With about 52.4% (SR: 1.10), the percentage of male offspring for the sample of billionaires is just slightly higher than the corresponding percentage in the general US population for the last half century (51.1–51.4%; SR: 1.05–1.06) [36]. Given that this difference is not statistically significant, it speaks against the first hypothesis that billionaires have a higher percentage of male offspring than the general population. However, results differ markedly between billionaire subgroups: Broken down by wealth origin, sex ratios among males are much higher for heirs than for self-made billionaires. Heirs have 57.1% sons (SR: 1.33) on average and self-made billionaires 51.7% (SR: 1.07) (see Table 1 and Figure 1). This difference is consistent with the stated hypothesis on the relative timing of wealth accumulation and childbearing. Given that self-made men make up the majority of the Forbes sample of billionaire parents (255 of 374 cases), it is no surprise that the sex ratio of the general sample is similar to the one of male, self-made billionaires.
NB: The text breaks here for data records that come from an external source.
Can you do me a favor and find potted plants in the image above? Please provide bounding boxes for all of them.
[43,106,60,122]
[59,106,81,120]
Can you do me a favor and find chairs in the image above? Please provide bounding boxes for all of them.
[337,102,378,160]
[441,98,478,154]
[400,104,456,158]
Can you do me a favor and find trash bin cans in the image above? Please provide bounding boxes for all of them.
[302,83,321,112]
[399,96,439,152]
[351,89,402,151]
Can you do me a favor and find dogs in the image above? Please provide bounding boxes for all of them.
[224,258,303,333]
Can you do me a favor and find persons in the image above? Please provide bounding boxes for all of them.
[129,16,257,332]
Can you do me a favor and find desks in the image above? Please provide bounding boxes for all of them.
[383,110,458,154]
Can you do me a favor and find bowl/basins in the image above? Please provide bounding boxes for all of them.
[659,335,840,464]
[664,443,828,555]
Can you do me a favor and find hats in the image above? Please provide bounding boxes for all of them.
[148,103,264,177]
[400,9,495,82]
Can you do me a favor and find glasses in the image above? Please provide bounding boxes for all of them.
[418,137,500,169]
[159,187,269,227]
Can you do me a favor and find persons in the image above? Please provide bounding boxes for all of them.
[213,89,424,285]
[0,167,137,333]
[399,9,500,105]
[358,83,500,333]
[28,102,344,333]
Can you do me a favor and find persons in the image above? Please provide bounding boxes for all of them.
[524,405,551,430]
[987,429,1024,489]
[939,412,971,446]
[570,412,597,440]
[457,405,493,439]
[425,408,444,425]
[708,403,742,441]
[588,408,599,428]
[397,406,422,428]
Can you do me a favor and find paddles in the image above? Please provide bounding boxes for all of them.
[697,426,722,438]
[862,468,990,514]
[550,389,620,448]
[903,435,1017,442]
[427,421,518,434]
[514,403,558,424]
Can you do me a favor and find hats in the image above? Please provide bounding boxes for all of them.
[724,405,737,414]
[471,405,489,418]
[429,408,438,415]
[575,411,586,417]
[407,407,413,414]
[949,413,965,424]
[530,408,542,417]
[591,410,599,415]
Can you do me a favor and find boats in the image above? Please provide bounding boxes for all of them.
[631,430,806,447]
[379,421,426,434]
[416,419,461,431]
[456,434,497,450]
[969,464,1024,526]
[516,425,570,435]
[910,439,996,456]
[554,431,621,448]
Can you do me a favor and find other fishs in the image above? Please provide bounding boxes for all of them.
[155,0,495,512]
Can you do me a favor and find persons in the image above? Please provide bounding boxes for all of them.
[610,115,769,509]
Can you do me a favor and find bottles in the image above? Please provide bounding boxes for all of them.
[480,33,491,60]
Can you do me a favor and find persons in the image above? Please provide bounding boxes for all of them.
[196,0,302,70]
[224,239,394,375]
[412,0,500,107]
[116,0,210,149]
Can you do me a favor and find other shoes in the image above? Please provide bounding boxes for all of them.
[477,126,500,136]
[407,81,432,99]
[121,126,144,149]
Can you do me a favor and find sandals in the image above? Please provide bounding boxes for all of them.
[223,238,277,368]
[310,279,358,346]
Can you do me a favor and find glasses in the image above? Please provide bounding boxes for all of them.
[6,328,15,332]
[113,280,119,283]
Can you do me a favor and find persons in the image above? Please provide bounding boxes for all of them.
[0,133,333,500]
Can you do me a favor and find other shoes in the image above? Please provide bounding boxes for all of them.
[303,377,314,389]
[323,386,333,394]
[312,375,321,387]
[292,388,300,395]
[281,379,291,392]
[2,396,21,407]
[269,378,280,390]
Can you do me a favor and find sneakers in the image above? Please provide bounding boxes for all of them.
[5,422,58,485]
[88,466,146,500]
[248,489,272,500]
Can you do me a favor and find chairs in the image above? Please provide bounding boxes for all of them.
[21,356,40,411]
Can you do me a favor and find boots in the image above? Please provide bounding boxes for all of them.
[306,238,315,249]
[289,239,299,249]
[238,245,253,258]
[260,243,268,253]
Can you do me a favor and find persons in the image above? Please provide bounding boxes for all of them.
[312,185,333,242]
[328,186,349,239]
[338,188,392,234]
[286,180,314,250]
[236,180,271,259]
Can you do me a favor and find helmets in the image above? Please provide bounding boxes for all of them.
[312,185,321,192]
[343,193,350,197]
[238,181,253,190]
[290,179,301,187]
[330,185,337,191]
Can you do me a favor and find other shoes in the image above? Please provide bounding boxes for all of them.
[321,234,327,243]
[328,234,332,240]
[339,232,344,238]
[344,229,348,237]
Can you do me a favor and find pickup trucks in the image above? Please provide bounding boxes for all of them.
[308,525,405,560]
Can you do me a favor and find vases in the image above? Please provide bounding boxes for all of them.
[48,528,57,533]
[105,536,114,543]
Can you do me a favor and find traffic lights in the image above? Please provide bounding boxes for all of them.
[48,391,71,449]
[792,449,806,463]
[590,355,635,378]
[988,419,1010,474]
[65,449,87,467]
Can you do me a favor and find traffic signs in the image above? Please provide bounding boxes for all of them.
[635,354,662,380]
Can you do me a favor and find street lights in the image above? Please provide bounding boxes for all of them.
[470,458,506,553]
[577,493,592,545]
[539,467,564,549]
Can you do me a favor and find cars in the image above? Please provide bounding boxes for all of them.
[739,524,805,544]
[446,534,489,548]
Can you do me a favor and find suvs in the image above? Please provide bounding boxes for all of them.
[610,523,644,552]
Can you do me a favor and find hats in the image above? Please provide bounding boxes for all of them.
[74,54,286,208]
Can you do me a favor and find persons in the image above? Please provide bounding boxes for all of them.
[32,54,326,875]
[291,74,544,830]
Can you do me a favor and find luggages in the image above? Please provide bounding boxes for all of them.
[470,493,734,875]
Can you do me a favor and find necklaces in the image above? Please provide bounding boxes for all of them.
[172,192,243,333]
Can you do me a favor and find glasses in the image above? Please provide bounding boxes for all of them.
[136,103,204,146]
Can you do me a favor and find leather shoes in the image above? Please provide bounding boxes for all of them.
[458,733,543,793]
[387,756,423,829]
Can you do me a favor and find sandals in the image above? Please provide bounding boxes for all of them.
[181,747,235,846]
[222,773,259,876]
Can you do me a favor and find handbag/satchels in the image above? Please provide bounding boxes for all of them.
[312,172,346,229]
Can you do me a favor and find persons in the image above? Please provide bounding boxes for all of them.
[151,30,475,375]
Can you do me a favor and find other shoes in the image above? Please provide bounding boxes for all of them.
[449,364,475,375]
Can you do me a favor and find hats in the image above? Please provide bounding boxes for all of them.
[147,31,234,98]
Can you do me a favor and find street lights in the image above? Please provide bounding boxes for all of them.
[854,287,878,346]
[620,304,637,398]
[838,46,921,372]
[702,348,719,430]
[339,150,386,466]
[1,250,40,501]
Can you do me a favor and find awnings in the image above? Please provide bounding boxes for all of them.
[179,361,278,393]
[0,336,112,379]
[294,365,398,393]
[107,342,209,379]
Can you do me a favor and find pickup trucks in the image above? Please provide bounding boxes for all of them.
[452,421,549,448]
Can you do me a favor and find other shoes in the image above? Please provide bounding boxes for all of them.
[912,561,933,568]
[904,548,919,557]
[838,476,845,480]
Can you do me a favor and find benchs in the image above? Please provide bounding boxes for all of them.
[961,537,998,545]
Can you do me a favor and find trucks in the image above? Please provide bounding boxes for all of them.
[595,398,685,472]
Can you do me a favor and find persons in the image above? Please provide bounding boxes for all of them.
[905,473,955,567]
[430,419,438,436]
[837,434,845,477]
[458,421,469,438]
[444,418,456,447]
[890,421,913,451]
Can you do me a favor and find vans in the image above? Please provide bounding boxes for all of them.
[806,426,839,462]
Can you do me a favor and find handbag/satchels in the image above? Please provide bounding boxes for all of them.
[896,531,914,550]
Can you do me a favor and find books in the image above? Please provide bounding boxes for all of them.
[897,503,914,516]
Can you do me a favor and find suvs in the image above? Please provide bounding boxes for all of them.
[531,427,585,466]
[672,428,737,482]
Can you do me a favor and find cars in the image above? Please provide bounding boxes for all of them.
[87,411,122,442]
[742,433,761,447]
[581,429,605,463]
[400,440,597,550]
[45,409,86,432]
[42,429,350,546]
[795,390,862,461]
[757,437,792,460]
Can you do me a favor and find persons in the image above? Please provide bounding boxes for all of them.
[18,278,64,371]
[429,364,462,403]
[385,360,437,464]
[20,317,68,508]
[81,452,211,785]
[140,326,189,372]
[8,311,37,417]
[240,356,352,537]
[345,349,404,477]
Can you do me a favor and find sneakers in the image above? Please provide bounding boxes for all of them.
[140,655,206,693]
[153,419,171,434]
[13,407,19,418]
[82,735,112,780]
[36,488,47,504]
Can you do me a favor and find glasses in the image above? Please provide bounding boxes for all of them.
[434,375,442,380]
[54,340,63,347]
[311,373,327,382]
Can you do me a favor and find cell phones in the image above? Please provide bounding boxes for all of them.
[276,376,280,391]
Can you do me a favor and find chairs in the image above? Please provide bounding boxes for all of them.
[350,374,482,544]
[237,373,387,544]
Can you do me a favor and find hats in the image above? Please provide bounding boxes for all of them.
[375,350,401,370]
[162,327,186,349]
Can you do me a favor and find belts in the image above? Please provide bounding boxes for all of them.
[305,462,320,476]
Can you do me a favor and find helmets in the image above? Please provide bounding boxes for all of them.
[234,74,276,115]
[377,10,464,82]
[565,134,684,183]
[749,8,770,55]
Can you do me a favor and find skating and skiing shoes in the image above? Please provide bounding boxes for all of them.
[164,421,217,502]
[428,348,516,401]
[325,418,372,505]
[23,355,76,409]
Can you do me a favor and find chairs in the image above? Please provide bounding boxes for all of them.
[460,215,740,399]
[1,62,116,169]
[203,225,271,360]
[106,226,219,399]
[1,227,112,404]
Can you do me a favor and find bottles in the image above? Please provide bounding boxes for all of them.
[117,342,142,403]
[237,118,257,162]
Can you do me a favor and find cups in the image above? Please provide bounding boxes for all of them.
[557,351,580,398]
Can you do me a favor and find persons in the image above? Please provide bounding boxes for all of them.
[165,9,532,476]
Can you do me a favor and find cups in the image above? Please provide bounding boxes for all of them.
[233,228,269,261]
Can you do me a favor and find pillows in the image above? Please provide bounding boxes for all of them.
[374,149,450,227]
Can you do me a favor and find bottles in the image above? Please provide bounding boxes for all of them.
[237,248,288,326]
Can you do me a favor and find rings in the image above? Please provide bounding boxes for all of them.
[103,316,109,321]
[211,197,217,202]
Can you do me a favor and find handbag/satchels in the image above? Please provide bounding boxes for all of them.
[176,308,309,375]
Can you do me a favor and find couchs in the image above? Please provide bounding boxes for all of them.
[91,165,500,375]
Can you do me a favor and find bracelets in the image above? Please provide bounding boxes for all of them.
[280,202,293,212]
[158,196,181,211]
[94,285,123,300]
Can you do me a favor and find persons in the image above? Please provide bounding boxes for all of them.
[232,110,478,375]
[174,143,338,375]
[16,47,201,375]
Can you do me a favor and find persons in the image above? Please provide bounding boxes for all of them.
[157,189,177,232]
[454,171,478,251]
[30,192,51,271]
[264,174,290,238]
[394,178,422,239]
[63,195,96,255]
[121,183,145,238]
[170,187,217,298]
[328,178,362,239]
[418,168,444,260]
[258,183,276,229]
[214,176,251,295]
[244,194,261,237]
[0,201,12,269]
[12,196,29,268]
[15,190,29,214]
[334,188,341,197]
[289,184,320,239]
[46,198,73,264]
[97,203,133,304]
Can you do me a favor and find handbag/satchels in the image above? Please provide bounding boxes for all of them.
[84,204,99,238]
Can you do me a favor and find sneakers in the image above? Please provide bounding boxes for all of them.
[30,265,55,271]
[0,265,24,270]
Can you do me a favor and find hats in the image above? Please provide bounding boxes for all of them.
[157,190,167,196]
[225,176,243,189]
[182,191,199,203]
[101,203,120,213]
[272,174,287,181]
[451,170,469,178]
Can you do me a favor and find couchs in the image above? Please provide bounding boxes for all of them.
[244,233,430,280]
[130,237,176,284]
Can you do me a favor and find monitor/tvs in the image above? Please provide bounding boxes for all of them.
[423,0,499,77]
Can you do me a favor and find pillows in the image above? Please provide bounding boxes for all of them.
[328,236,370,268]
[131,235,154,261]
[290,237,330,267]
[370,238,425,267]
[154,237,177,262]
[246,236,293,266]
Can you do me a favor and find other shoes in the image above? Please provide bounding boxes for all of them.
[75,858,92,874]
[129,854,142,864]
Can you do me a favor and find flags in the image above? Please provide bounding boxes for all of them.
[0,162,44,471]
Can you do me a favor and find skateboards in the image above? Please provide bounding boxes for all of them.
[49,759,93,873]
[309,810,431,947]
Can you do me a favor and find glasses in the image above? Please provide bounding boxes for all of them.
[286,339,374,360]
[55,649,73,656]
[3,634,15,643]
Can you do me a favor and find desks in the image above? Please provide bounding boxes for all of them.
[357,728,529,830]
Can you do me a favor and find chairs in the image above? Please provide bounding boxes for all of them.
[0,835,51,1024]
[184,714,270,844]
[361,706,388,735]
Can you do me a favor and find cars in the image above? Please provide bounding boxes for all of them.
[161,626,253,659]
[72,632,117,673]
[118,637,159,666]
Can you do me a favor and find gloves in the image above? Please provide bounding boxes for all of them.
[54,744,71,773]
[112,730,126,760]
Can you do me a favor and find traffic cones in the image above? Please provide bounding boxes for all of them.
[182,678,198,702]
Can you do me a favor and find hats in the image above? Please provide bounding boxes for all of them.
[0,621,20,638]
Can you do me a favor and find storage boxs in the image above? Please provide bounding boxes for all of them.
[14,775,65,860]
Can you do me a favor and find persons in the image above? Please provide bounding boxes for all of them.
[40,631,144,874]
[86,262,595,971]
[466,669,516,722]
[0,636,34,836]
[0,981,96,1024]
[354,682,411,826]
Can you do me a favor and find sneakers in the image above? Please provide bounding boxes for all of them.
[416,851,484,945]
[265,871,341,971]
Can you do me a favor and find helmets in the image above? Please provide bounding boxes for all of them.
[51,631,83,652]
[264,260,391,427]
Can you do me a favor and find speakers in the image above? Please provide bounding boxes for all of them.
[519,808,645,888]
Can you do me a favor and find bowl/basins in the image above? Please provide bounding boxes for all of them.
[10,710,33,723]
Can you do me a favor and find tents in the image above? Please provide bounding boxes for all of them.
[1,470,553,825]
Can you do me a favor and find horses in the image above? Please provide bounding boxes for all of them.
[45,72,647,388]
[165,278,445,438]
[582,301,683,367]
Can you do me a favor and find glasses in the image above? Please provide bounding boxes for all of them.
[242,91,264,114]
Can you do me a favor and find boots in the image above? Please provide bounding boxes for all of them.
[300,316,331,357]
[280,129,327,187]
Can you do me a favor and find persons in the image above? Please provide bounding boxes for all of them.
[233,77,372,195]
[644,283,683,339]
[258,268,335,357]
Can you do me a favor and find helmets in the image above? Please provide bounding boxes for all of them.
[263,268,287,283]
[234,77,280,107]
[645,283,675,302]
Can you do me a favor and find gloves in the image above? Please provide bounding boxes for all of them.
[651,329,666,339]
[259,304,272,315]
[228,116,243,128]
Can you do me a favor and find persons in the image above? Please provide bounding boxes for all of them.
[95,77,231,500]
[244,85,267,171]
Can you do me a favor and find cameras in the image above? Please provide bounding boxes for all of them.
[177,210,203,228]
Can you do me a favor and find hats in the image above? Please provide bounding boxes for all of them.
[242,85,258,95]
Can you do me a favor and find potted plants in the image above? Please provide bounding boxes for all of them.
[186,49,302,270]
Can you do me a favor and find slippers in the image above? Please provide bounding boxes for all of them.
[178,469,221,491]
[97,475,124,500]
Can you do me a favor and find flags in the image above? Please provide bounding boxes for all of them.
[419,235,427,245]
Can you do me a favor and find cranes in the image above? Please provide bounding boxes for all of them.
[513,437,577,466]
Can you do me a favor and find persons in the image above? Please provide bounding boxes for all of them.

With 42.7% (SR: 0.74), heiresses have a percentage of male offspring that is considerably lower than that of the general population.

Figure 1. One-sided binomial tests comparing the percentage of male offspring against the population average, by billionaire subgroup.

Results of one-sided binomial tests with 95% confidence intervals. The dashed red line indicates the average share of male offspring in the general population (pm≈.512, SR = 1.05).

Table 1. One-sided binomial tests of percentage of male offspring among billionaire subgroups vs. general population (pm≈.512, SR = 1.05).

Some, but not all, of the reported differences in this paper are statistically significant. For the comparison with the general US population, I conducted exact binomial tests for the probability of male births. Given that the data are grouped, containing information on multiple children per listee, I calculated an empty logistic regression model with a random intercept only and sex of the child as dependent variable to obtain the intraclass correlation (ICC). The ICC depicts possible within-parent dependencies that can affect the binomial test [37]. However, given a very low ICC of almost zero (ρ ≈ 1.48•10−12), there are no dependencies within parents. In other words, the sex of one child is not connected to the sex of another child from the same billionaire. In the following, I thus use regular binomial tests. The first hypothesis suggests a specific direction of the deviation from the population percentage of male offspring [19], [38]. Therefore, the tests are one-sided, testing whether billionaires have a higher-than-average percentage of male offspring. Using a conventional level of statistical significance of .05, only the percentage of male offspring among heirs deviates significantly from the US population average. However, performing a Bonferroni correction for multiple comparisons [cf. 16] leaves all effects insignificant (see Table 1). The comparison between groups in this sample rather than between groups and the population average serves to test the second hypothesis, that is, whether heirs or heiresses have a higher percentage of male offspring than self-made billionaires. The one-sided test for a higher proportion of male offspring among heirs than among self-made billionaires reaches almost statistical significance (p≈.067). But the one-sided test for a higher proportion of male offspring among heiresses than among self-made billionaires does not (p≈.916). Because the initially stated hypotheses are indifferent with regard to the comparison between heirs and heiresses, I conducted a two-sided test for comparing their respective percentages of male offspring. The result is that heiresses have a significantly lower percentage of male offspring than heirs (pm≈.427 vs. pm≈.571; p≈.035). However, after correcting for multiple comparisons all three tests are insignificant (see Table 2).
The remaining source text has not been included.